We, at Porter, aim to adapt to the changing needs of employees and, hence, designing processes that create transparency using digitisation has been at the forefront of our plans. Given the distance created between employees by the remote/hybrid model at work, what is observed is that there is a lack of transfer of knowledge or collaboration beyond our immediate teams. This is where we create avenues within our organisation for inorganic cross-pollination of ideas. This does two things: it creates value for the ones who contribute and it creates a medium for the ones who learn from it. We have seen good success for such events internally.
With increasing flexible working arrangements on the scene, the question of culture continues to be critical. So how can businesses today build a strong, inclusive work culture for a diversified workforce?
It is important to identify what drives you as an organisation and thereby create processes that reflect those values so that your teams can view them clearly. Employees want to see how the values shine through your brand. Identifying your employee value proposition (EVP) and the relatable behaviours and its dissemination creates a sense of belonging. Execution of the EVP allows the employees to see bias towards action which is extremely crucial.

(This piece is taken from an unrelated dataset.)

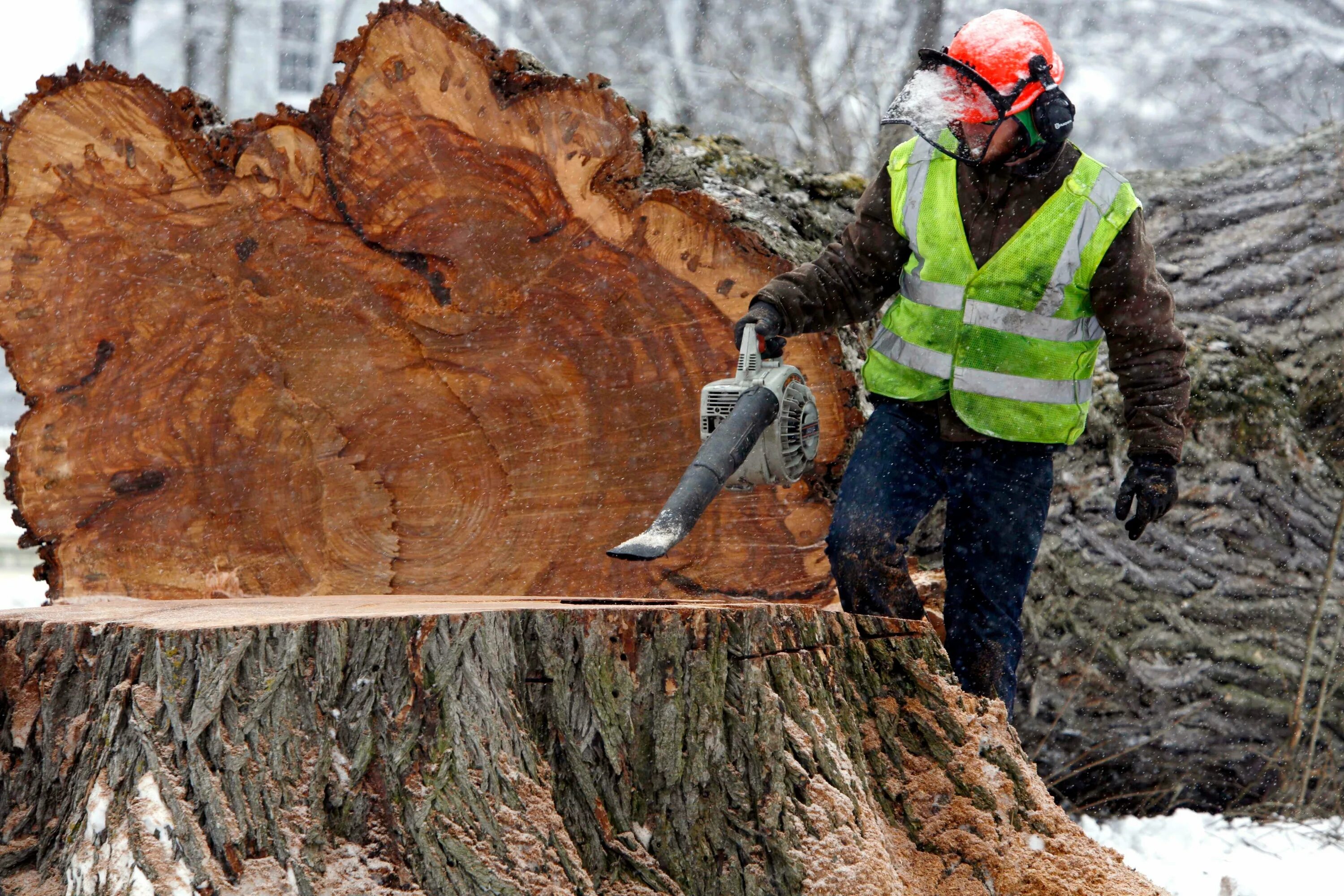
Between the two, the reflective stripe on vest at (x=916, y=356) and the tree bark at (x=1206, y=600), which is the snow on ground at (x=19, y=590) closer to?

Creating avenues to listen to your teams through eNPS and collating action points and going back to them with the results of the same reinforces belief and faith that got them to you in the first place. Recognition and performance platforms allow everyone to keep a track of goals that the organisation has set for itself. This communication with transparency allows for a diverse set of people to see the social and business impact that they are having on the bigger picture without losing sight of their own development.
With the four-day work week being an important topic of conversation, what is your take on this? What do you feel are the pros and cons of a four-day work week?

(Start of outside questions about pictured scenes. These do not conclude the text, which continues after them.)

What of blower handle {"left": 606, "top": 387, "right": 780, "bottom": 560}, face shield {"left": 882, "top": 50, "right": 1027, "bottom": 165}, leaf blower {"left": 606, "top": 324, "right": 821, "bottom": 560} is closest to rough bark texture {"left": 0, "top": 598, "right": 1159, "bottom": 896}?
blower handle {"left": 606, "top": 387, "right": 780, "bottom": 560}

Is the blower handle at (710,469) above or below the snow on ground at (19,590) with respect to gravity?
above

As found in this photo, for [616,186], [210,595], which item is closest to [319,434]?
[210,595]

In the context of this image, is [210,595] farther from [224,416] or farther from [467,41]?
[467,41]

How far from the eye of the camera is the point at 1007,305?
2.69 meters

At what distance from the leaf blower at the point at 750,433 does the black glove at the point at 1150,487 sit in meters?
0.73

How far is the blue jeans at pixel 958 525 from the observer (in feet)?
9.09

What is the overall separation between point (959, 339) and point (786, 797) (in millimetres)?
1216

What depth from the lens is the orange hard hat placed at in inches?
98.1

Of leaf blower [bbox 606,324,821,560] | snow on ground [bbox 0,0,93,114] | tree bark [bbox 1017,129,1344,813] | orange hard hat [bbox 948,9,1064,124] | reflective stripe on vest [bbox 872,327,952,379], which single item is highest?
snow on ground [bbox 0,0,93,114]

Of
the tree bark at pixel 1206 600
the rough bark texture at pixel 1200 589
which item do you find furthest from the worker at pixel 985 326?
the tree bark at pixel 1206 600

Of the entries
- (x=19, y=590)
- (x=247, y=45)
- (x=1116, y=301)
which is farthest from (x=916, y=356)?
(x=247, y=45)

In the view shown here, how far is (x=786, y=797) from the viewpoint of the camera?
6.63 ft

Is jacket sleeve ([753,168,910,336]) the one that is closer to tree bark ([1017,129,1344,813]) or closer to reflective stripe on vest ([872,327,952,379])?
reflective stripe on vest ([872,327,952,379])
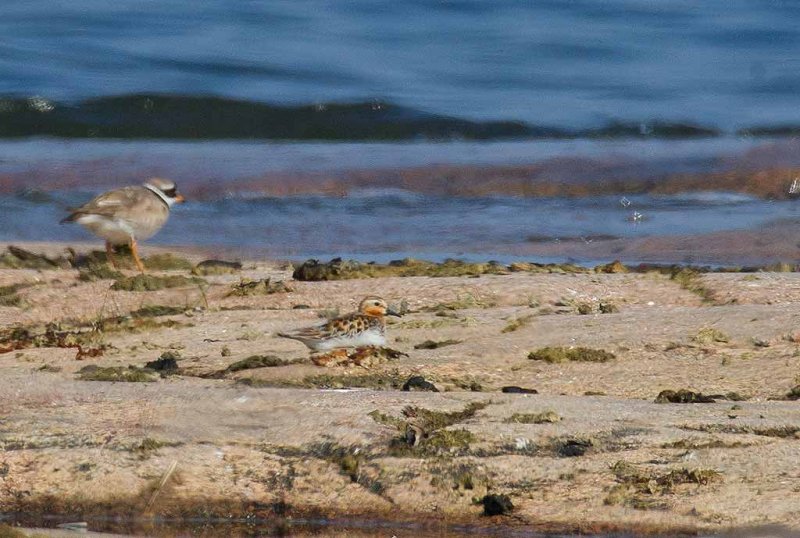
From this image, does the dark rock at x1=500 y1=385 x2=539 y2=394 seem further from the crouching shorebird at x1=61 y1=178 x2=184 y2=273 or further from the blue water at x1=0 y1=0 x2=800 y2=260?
the blue water at x1=0 y1=0 x2=800 y2=260

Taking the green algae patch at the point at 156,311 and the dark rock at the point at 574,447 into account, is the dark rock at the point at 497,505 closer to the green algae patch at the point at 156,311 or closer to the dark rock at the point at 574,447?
the dark rock at the point at 574,447

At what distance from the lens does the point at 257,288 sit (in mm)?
7559

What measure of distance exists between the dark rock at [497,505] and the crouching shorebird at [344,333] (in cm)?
167

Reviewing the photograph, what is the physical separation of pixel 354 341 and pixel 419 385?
53 cm

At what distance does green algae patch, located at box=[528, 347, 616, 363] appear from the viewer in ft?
19.7

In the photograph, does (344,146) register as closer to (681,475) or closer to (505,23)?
(505,23)

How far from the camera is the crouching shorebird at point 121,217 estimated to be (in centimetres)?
936

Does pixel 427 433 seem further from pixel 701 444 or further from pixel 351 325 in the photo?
pixel 351 325

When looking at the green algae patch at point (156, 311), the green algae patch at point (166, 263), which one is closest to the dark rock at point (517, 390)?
the green algae patch at point (156, 311)

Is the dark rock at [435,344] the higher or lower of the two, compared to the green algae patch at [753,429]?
higher

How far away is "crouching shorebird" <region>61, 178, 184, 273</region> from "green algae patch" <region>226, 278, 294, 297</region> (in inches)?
65.7

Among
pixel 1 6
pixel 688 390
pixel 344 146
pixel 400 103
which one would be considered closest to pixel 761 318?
pixel 688 390

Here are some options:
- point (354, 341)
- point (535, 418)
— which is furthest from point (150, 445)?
point (354, 341)

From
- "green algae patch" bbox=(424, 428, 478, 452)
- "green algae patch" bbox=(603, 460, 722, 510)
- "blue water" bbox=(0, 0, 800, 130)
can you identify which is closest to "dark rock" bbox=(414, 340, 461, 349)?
"green algae patch" bbox=(424, 428, 478, 452)
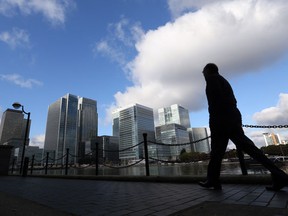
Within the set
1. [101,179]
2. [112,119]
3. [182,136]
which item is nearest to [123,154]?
[182,136]

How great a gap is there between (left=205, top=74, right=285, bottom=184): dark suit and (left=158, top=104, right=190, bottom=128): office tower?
583 feet

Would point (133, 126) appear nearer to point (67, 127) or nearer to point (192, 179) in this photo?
point (67, 127)

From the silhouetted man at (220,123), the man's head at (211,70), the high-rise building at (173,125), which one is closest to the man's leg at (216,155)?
the silhouetted man at (220,123)

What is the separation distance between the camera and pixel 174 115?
184250 millimetres

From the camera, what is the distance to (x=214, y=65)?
416 cm

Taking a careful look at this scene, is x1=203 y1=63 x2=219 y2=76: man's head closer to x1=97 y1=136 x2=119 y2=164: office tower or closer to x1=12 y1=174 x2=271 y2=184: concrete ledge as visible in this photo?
x1=12 y1=174 x2=271 y2=184: concrete ledge

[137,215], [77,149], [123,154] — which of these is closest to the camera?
[137,215]

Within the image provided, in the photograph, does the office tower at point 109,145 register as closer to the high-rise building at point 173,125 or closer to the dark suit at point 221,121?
the high-rise building at point 173,125

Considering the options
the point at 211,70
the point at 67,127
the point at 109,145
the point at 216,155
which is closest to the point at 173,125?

This has become a hot topic recently after the Union government has decided to offer companies the flexibility to choose a four-day workweek, although with longer shifts. This initiative aims to raise workers’ productivity, improve work-life balance and happiness levels, and reduce unemployment.
While the initiative is aimed at restoring the work-life balance, there is a chance that longer shifts may actually cause exhaustion and stress to accomplish the same amount of work in a shorter week. Some of the cons of this working model would be as follows:
- Industries that apply a four-day workweek tend to make up the lost day by a cumulative number of hours an employee must work for a day. This can destructively influence the employees’ daily routines.
- Project deadlines might get affected due to the implementation of a shorter work week.
- The four-day work week could impact the gender ratio at enterprises, which according to statistics and research results, is an underlining factor in fostering economic growth.
- One of the major concerns is the digital fatigue that is generated due to virtual meetings. The four-day work week might just force people to cram in a lot of these on the available days thereby disrupting the work-life balance it aims to create.
As an organisation, we have not taken a favourable stance in this direction as we have quite a diverse workforce - from business to engineering teams - which all have different ways of working. It will not be very feasible to have it implemented across all teams. And having a different set of guidelines for different work groups never comes out well in the long run.
As leaders today experiment with different working styles and arrangements, what are some words of advice you would like to share with our community on designing flexible, agile talent management practices?
We need to identify the competencies required to be able to manage teams effectively. It needs to start with what we expect from our managers. Having strong business resilience with empathy, creating psychological safety for the team members and focusing on empowerment with development becomes crucial for overall success.
Digitisation also plays a key role in ensuring there are agile talent management practices. This leads to access to information and the leaders they interact with on a more real-time basis. Investing in the overall development and training of the team members is also important. This helps individuals become more aware of their own working styles and how it impacts the outcome of the business goals and the people they work with. This will really go a long way in setting and managing the right expectations.